Spatial reasoning entries:
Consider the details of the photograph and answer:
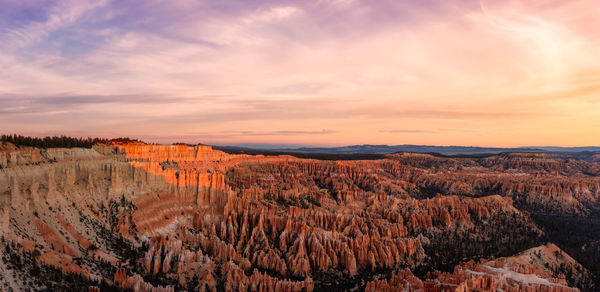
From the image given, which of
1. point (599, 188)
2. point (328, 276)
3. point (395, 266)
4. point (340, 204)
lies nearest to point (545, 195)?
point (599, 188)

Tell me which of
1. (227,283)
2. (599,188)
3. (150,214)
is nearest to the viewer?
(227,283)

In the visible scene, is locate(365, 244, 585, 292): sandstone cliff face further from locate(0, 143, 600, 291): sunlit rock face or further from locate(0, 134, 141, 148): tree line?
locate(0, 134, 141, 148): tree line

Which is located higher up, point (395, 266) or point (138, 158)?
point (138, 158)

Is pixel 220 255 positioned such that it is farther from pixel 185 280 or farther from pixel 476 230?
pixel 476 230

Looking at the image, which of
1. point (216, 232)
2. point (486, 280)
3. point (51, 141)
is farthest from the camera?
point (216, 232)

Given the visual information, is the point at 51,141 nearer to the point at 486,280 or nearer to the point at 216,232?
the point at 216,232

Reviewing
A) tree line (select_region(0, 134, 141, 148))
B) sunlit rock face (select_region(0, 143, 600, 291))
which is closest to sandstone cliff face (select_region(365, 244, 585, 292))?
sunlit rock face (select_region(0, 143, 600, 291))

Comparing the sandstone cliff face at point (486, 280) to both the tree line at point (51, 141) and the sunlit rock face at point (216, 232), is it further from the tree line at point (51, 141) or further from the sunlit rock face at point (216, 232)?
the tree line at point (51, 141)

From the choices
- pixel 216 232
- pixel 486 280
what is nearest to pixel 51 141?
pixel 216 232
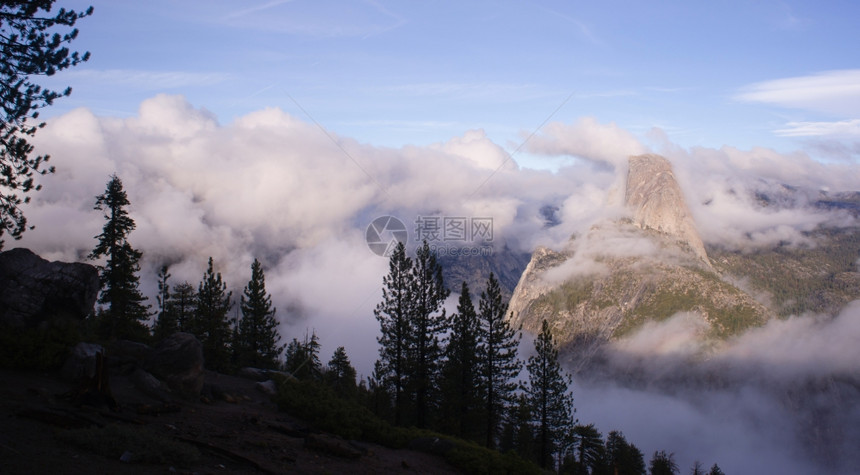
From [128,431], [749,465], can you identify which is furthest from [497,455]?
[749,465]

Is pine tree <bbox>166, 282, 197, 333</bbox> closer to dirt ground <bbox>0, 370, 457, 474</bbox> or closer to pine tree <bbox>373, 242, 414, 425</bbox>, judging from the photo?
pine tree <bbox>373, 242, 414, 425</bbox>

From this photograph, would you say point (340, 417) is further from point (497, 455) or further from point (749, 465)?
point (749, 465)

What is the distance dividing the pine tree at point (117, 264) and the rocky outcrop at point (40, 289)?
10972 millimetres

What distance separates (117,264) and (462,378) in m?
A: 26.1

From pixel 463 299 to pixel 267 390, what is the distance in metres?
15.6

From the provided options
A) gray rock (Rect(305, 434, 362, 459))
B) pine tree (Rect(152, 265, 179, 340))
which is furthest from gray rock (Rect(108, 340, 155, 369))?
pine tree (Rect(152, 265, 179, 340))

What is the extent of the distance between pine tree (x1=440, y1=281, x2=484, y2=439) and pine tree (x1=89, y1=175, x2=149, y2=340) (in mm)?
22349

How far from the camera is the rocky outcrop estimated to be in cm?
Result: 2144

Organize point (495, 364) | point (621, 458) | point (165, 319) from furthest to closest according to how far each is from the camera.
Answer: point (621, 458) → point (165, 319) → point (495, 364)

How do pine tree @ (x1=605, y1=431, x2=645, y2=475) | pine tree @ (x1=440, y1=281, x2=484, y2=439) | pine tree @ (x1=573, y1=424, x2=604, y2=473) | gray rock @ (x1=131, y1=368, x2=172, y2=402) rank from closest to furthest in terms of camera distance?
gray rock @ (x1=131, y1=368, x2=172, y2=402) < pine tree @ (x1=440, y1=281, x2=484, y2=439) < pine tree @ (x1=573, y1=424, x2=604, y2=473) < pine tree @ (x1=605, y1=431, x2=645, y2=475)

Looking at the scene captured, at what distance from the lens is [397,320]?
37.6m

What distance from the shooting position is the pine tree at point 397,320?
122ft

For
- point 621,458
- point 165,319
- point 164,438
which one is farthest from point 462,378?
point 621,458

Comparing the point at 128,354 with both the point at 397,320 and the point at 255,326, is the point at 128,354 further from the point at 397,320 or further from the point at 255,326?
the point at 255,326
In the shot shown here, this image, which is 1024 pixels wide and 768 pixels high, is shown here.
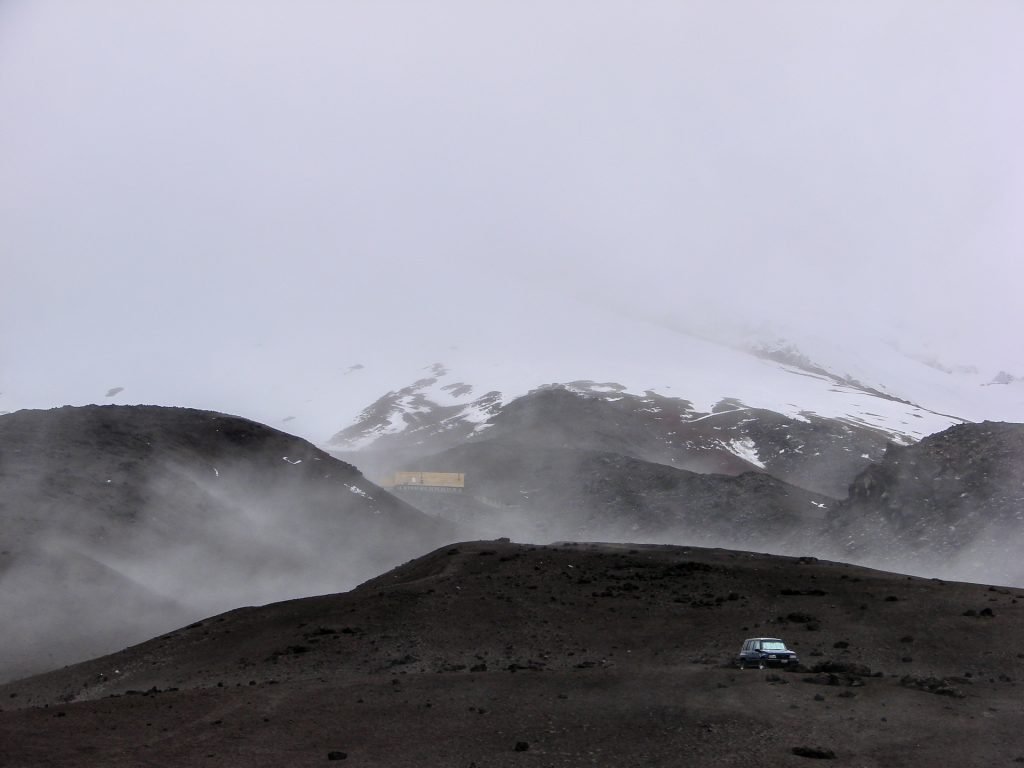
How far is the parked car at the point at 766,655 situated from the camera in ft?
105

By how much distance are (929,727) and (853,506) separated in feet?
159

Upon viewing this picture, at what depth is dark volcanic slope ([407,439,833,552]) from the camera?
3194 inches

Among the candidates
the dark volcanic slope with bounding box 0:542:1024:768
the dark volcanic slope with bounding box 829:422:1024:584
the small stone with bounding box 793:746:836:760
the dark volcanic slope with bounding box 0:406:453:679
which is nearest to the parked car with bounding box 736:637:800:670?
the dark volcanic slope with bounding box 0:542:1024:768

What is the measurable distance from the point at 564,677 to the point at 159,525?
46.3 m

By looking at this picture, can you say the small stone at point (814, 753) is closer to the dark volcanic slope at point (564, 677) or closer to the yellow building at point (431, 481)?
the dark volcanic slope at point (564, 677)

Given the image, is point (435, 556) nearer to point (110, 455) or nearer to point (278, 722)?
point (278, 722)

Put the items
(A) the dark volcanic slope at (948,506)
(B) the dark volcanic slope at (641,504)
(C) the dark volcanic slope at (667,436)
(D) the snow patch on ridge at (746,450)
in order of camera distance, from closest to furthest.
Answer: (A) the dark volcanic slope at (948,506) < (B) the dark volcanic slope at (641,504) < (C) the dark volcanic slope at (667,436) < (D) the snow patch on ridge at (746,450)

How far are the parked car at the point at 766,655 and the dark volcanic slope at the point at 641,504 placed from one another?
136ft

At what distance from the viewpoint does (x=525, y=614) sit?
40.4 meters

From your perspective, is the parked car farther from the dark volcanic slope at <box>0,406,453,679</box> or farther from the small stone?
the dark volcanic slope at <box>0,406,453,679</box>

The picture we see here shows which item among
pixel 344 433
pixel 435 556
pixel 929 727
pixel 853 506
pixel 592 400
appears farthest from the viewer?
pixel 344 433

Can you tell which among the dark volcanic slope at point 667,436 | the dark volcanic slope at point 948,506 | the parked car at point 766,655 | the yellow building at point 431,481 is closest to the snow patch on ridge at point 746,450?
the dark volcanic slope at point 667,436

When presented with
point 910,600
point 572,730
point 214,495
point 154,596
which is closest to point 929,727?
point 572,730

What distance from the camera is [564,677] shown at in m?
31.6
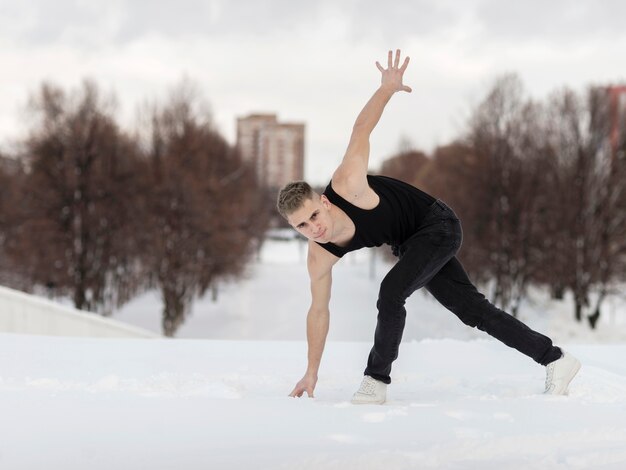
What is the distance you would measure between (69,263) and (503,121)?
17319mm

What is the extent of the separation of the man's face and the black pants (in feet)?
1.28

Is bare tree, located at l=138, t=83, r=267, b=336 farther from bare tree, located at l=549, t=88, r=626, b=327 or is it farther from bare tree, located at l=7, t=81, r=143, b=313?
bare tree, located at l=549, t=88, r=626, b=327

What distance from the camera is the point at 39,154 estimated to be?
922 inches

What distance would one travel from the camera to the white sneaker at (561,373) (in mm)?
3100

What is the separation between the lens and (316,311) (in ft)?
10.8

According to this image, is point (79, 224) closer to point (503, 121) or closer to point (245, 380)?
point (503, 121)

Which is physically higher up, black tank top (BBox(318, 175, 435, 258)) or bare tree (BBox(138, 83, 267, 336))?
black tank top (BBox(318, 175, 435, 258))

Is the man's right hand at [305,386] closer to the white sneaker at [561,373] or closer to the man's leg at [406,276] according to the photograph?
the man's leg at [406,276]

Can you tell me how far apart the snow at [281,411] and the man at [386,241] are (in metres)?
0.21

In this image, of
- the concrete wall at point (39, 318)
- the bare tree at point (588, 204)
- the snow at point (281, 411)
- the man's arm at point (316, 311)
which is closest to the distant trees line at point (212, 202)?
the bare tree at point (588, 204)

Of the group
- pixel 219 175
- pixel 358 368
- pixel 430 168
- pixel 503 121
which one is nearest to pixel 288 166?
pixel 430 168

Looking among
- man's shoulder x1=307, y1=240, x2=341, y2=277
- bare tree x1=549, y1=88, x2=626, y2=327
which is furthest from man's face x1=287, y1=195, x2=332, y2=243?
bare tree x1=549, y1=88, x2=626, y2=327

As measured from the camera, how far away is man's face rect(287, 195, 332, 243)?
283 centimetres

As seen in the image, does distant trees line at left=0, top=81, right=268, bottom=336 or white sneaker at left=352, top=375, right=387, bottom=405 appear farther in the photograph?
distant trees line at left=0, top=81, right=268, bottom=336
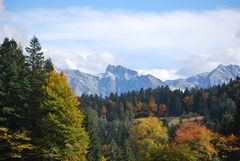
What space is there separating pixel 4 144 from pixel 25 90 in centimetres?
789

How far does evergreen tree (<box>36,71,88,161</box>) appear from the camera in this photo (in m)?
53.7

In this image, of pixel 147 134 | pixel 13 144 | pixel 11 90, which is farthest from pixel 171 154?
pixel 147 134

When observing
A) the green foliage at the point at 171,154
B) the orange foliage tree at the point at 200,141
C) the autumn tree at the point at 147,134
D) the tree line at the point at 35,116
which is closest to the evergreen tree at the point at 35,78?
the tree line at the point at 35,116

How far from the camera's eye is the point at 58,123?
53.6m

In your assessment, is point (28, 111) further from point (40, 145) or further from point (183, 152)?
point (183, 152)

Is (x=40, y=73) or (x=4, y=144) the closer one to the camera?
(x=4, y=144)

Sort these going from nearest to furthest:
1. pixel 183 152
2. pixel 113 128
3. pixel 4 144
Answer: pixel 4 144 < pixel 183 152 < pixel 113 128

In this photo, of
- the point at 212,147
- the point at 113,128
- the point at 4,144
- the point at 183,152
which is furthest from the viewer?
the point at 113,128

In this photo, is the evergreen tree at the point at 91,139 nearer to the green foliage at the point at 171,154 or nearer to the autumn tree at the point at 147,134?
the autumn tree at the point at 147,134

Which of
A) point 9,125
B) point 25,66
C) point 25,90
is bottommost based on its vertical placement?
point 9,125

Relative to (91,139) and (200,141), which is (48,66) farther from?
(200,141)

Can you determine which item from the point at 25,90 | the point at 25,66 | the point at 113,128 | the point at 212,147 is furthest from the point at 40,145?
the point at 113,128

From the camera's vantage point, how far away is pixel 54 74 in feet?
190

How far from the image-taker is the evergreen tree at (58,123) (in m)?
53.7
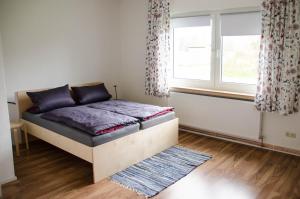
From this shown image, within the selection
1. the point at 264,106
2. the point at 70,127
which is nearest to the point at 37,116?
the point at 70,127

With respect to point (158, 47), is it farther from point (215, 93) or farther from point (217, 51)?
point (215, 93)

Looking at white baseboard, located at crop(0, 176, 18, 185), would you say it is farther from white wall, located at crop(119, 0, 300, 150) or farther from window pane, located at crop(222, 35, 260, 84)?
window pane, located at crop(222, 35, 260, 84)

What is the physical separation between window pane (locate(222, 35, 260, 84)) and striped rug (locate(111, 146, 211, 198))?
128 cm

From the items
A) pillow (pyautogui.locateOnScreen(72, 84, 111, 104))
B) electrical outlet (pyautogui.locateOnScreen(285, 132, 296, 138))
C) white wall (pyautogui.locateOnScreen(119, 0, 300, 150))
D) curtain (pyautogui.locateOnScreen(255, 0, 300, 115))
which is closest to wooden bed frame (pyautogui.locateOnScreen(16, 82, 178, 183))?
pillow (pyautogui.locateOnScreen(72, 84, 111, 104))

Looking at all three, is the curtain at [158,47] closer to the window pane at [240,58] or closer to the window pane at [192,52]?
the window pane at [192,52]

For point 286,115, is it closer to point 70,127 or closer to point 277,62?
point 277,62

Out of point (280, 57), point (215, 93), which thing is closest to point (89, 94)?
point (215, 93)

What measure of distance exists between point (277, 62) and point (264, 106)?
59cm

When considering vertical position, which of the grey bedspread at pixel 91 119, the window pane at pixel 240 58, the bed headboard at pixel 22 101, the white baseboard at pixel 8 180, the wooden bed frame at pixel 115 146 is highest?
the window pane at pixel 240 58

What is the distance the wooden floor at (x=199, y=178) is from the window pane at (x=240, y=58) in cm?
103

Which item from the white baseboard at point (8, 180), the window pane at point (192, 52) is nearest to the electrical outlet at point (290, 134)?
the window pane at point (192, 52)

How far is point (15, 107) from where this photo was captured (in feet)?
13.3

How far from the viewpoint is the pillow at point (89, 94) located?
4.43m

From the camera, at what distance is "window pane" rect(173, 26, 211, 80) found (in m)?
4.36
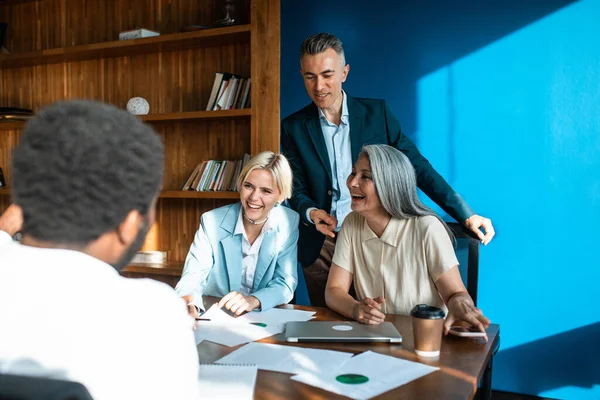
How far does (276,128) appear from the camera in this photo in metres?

Work to do – Rewrite the entries as a numbered list, one line per item with blank lines omitted, starting at the line containing "What measure of" and continuing through the end of the entries. Exclude the pictures.

Answer to the task –
1. What measure of distance exists between point (277, 62) and point (264, 106)?
2. 59cm
3. When considering vertical position, which of the grey bedspread at pixel 91 119, the window pane at pixel 240 58, the bed headboard at pixel 22 101, the white baseboard at pixel 8 180, the wooden bed frame at pixel 115 146 is highest?
4. the window pane at pixel 240 58
5. What is the distance the wooden floor at (x=199, y=178) is from the window pane at (x=240, y=58) in cm?
6. 103
7. Which item from the white baseboard at point (8, 180), the window pane at point (192, 52) is nearest to the electrical outlet at point (290, 134)?
8. the window pane at point (192, 52)
9. How far is point (15, 107) from where this photo was captured (in feet)?
10. 13.3
11. How far from the viewpoint is the pillow at point (89, 94) located?
12. 4.43m
13. From the camera, at what distance is "window pane" rect(173, 26, 211, 80) found (in m)?
14. 4.36
15. How far does (276,128) appear from the camera in this photo in metres?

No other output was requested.